The New York Times has escalated its legal battle against the AI startup Perplexity, as it’s now suing the AI “answer engine” for allegedly producing and profiting from responses that are “verbatim or substantially similar copies” of the publication’s work.
The lawsuit, filed in a New York federal court on Friday, claims Perplexity “unlawfully crawls, scrapes, copies, and distributes” content from the NYT. It comes after the outlet’s repeated demands for Perplexity to stop using content from its website, as the NYT sent cease-and-desist notices to the AI startup last year and most recently in July, according to the lawsuit. The Chicago Tribune also filed a copyright lawsuit against Perplexity on Thursday.
The New York Times sued OpenAI for copyright infringement in December 2023, and later inked a deal with Amazon, bringing its content to products like Alexa.
Perplexity became the subject of several lawsuits after reporting from Forbes and Wired revealed that the startup had been skirting websites’ paywalls to provide AI-generated summaries — and in some cases, copies — of their work.
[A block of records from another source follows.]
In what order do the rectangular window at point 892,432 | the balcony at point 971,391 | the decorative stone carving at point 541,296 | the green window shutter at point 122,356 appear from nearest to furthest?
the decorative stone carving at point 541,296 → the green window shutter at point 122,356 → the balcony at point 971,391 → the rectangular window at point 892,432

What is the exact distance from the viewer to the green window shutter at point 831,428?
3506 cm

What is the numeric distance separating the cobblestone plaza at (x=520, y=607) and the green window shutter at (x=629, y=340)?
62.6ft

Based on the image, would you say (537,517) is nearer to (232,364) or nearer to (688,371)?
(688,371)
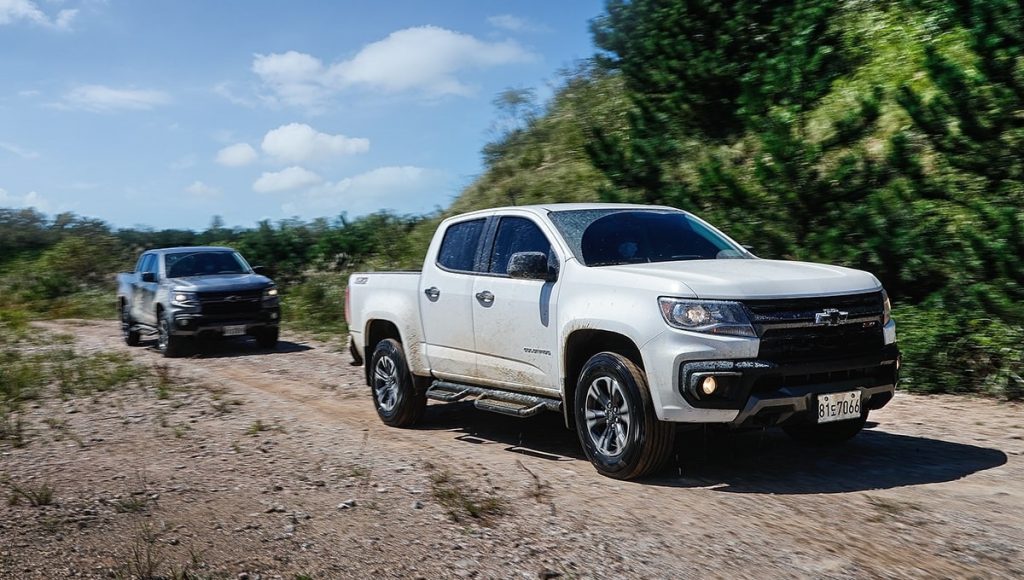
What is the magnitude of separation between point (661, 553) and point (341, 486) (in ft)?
7.60

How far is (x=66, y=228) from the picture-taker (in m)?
36.2

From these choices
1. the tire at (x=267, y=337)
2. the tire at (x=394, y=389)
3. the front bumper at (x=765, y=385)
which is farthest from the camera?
the tire at (x=267, y=337)

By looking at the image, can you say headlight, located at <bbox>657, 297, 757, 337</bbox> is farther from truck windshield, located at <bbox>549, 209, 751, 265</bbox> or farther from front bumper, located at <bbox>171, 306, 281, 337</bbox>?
front bumper, located at <bbox>171, 306, 281, 337</bbox>

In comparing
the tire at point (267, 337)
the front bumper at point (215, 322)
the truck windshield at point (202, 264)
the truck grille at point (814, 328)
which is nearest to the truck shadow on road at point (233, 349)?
the tire at point (267, 337)

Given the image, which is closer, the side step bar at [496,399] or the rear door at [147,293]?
the side step bar at [496,399]

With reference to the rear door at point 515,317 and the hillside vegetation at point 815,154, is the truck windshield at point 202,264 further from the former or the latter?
the rear door at point 515,317

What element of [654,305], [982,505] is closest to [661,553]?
[654,305]

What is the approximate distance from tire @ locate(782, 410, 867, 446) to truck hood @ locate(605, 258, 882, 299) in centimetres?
113

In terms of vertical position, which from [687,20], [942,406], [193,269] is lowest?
[942,406]

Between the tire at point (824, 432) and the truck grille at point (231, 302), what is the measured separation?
1086 cm

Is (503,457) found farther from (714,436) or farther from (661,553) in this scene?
(661,553)

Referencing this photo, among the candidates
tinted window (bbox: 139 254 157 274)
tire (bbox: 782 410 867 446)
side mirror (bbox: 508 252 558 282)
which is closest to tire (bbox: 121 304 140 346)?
tinted window (bbox: 139 254 157 274)

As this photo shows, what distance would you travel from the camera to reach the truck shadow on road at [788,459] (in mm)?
6113

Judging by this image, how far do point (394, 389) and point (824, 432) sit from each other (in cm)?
365
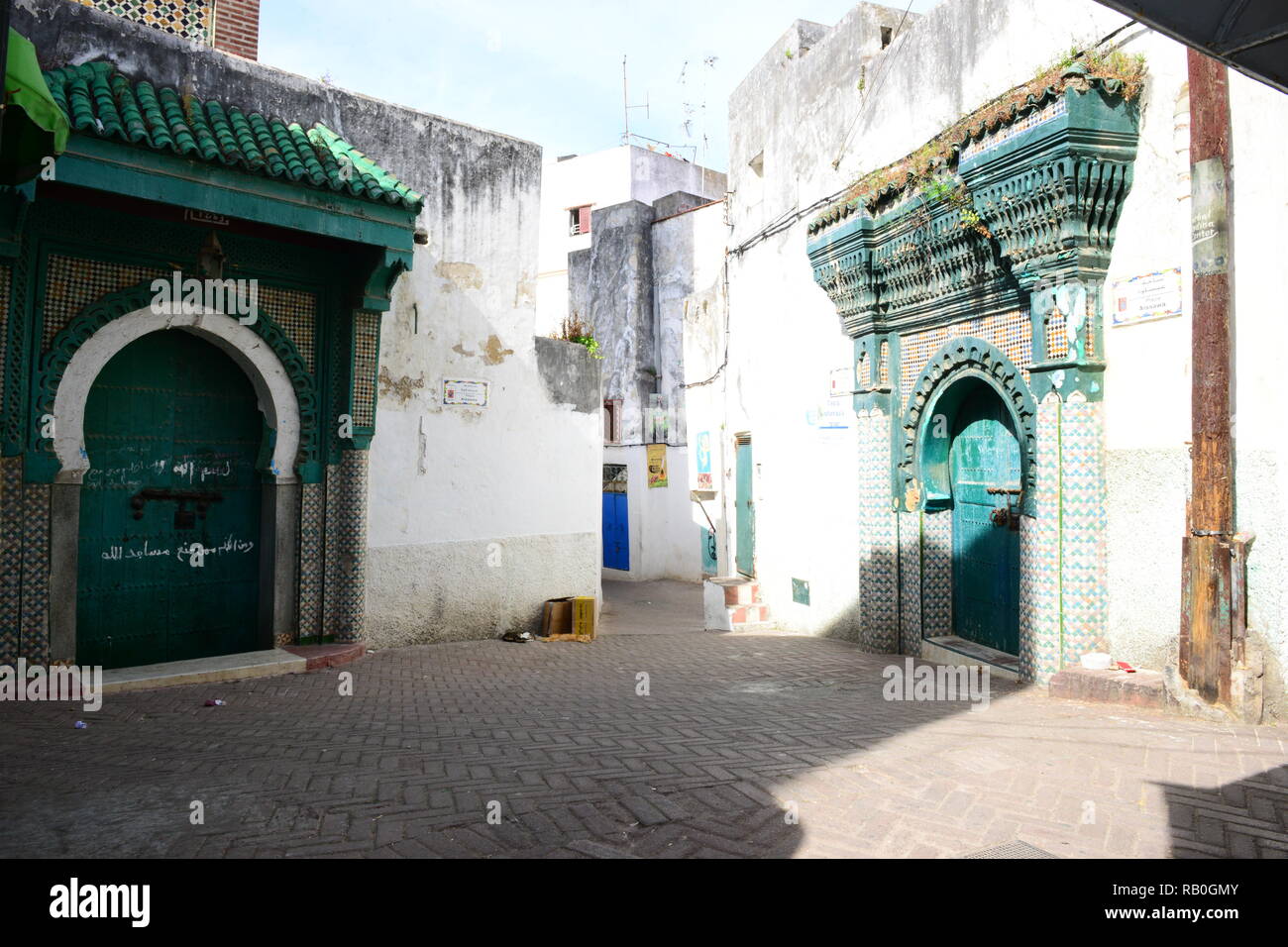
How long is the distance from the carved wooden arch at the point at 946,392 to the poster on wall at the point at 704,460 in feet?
28.1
The NYT makes similar accusations in its lawsuit, stating that Perplexity’s crawlers “have intentionally ignored or evaded technical content protection measures,” such as the robots.txt file, which indicates the parts of a website crawlers can access.
“By copying The Times’s copyrighted content and creating substitutive output derived from its works, obviating the need for users to visit The Times’s website or purchase its newspaper, Perplexity is misappropriating substantial subscription, advertising, licensing, and affiliate revenue opportunities that belong rightfully and exclusively to The Times,” the lawsuit states.
The NYT is seeking damages and is also asking the court to permanently block the AI startup from engaging in its allegedly unlawful behavior. “Publishers have been suing new tech companies for a hundred years, starting with radio, TV, the internet, social media and now AI,” Perplexity spokesperson Jesse Dwyer said in an emailed statement to The Verge. “Fortunately it’s never worked, or we’d all be talking about this by telegraph.”
Update, December 5th: Added a statement from Perplexity.